* _Required work_:
Examine each line of the listing below. Copy those in which the string "scientific" appears.

--------

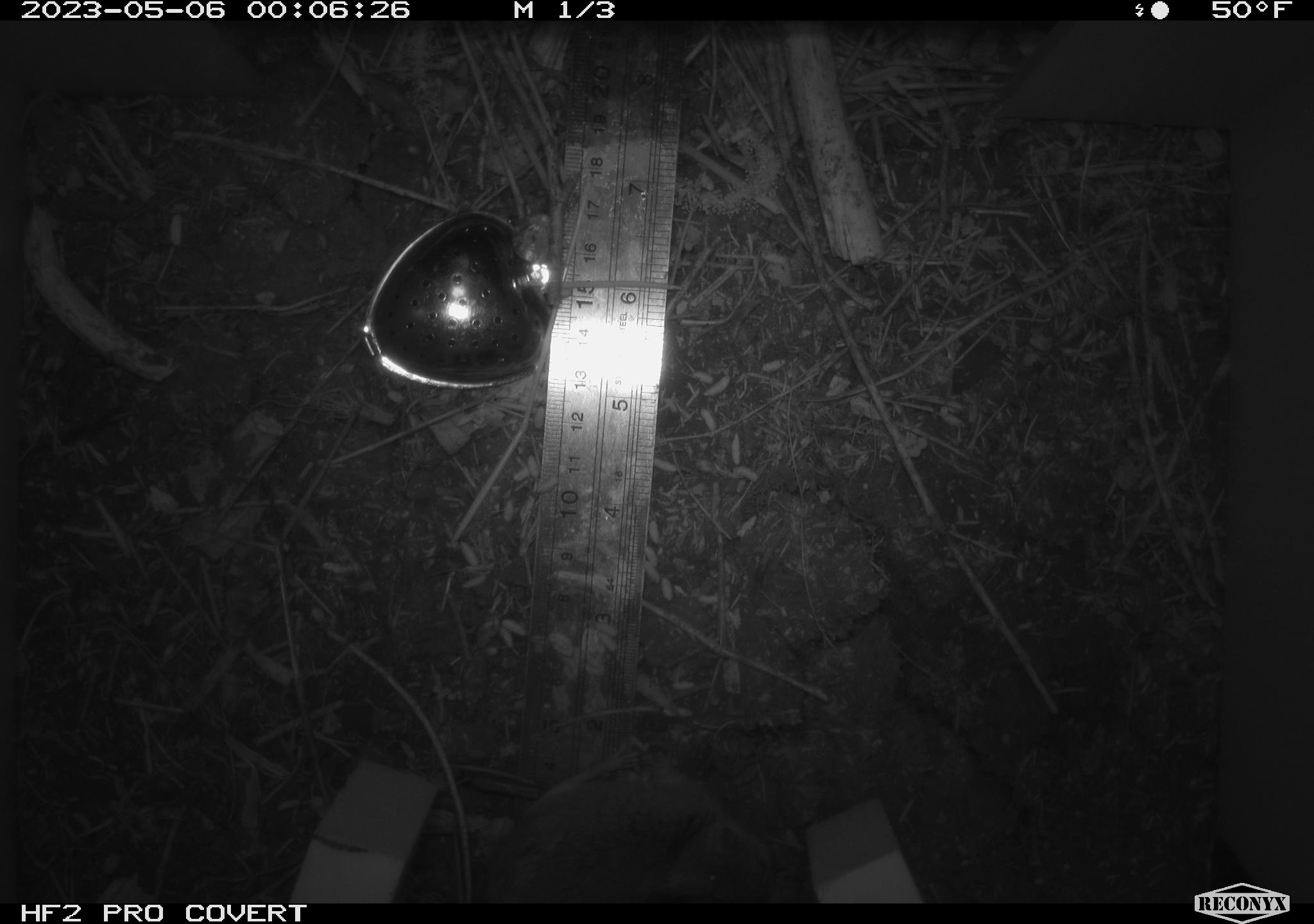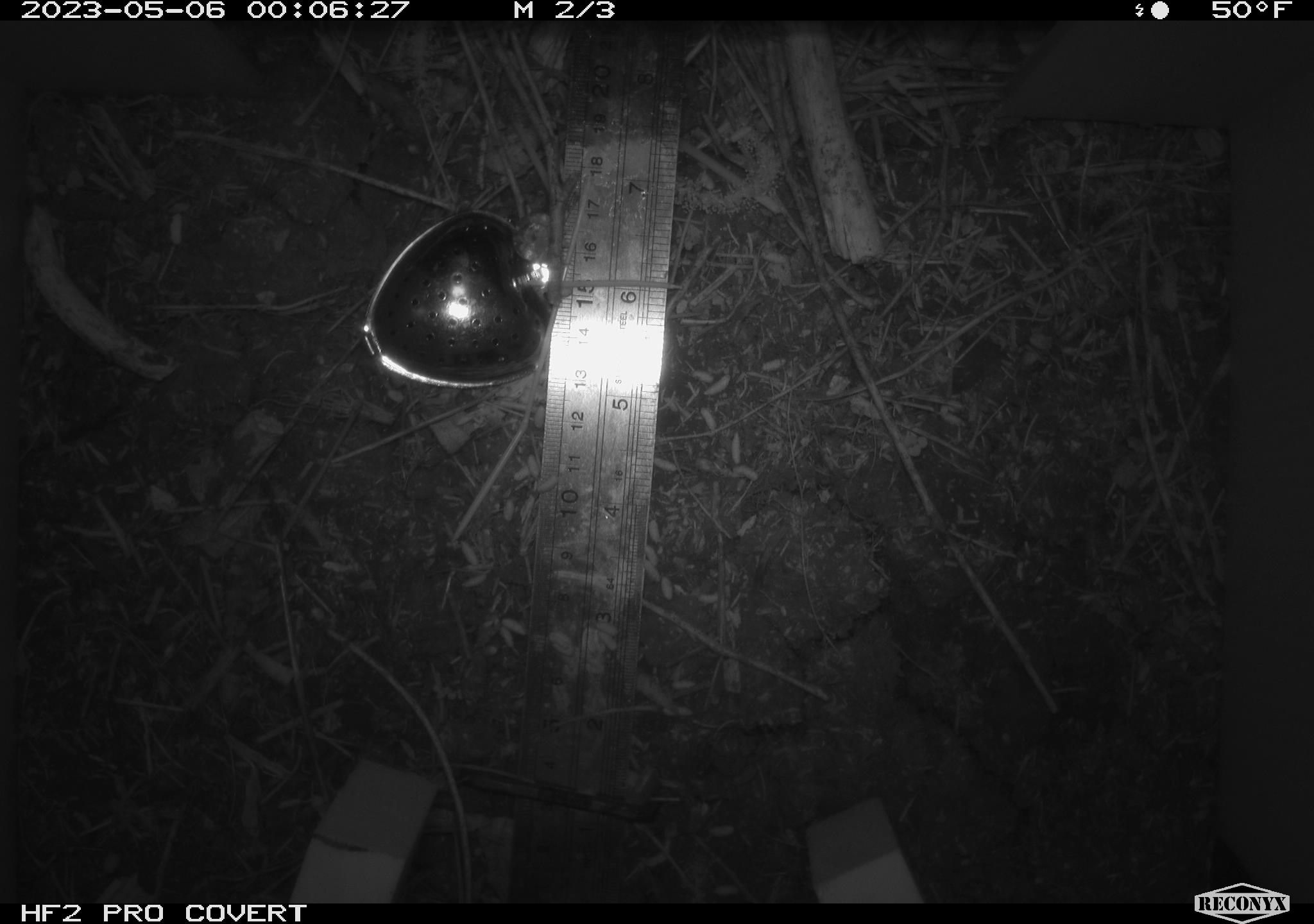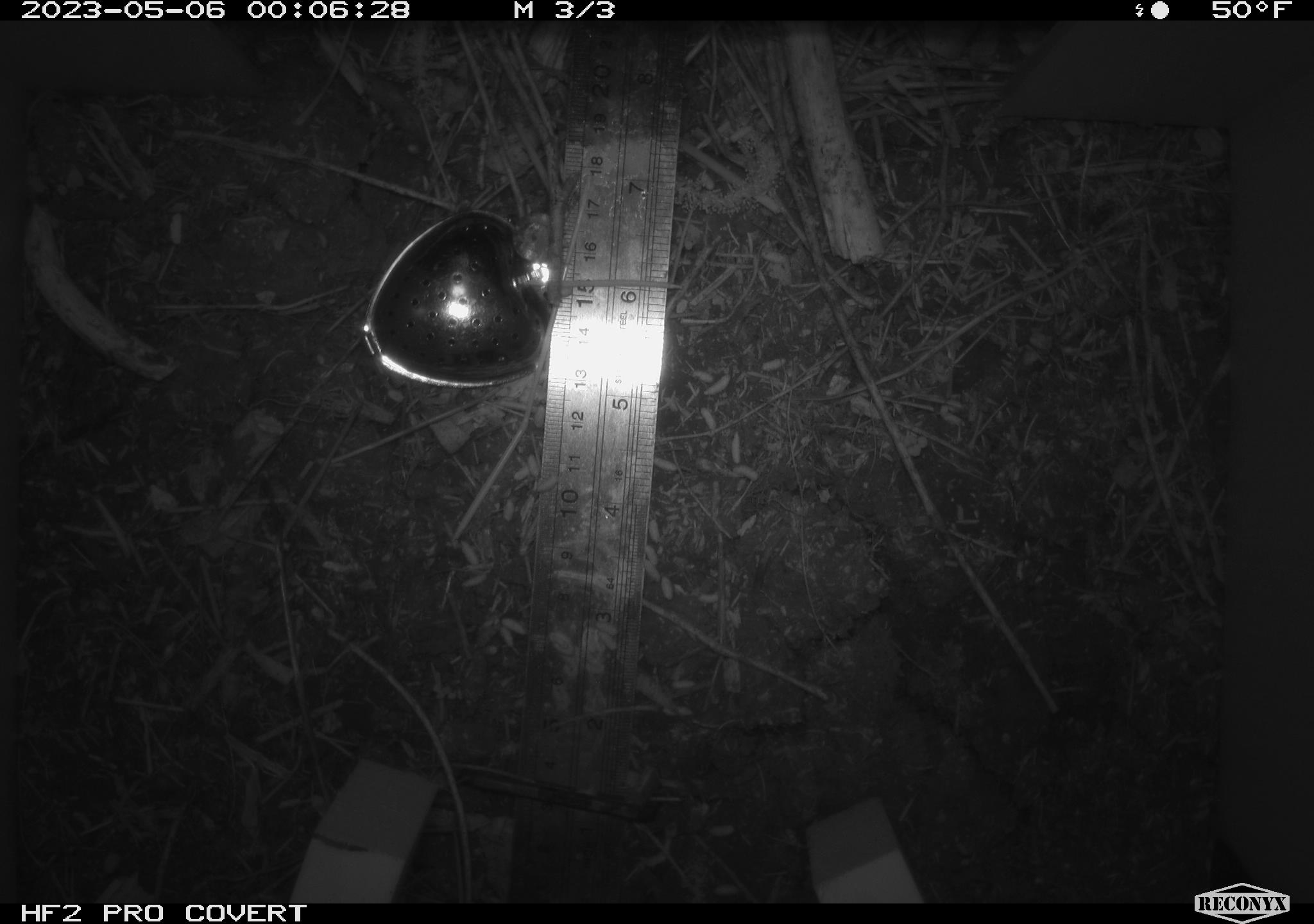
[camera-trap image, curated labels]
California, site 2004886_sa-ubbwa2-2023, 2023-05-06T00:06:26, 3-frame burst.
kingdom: Animalia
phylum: Chordata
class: Mammalia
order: Rodentia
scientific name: Rodentia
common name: mouse species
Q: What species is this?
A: Mouse species (Rodentia).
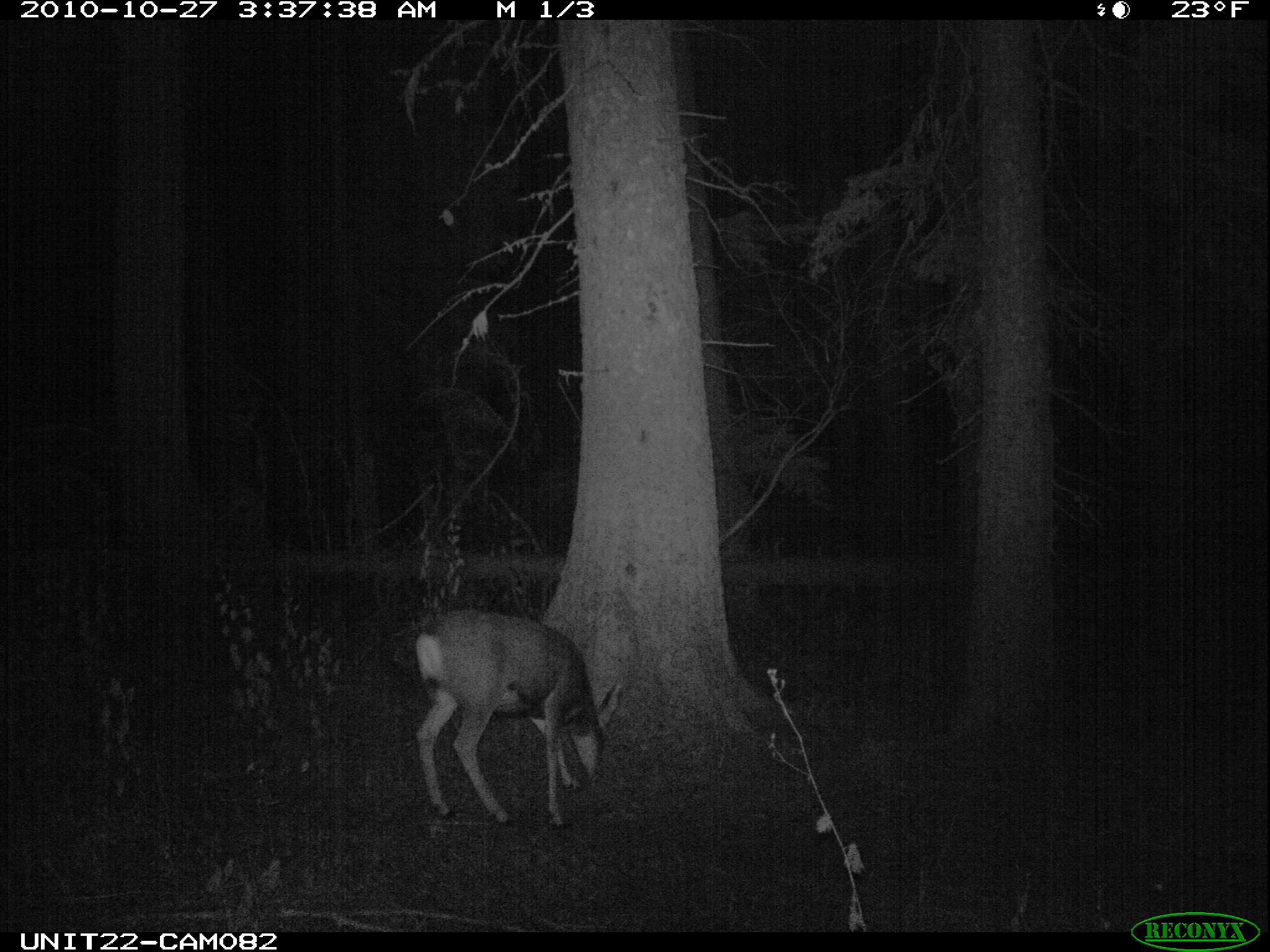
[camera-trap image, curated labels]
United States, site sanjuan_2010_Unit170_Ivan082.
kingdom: Animalia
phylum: Chordata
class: Mammalia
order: Artiodactyla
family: Cervidae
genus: Odocoileus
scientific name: Odocoileus hemionus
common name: mule deer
Odocoileus hemionus (mule deer).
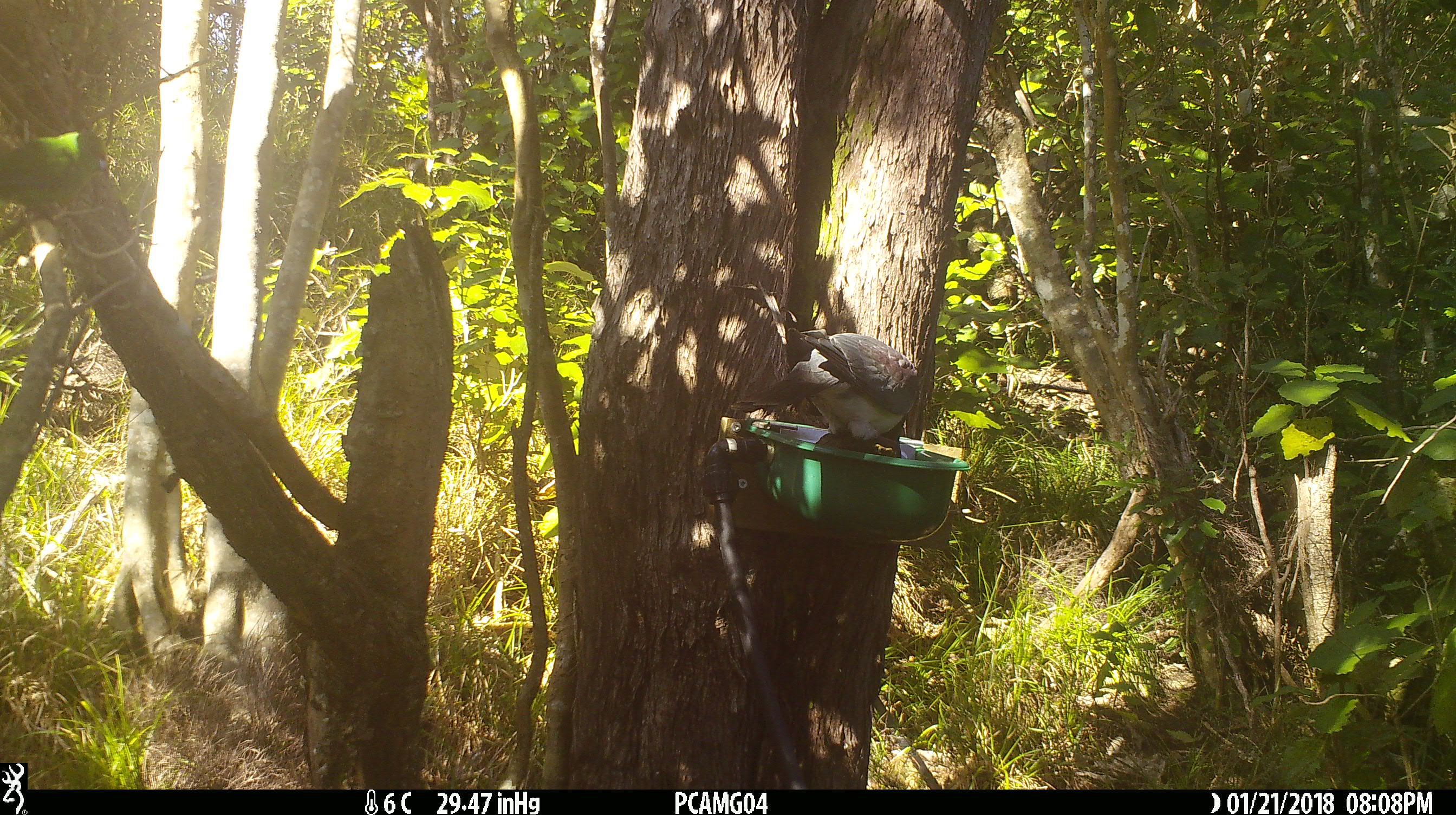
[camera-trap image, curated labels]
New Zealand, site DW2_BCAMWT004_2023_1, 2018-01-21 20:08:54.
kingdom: Animalia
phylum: Chordata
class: Aves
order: Columbiformes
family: Columbidae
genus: Hemiphaga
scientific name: Hemiphaga novaeseelandiae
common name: new zealand pigeon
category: kereru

--------

* _Solution_:
scientific name: Rodentia
scientific name: Odocoileus hemionus
scientific name: Hemiphaga novaeseelandiae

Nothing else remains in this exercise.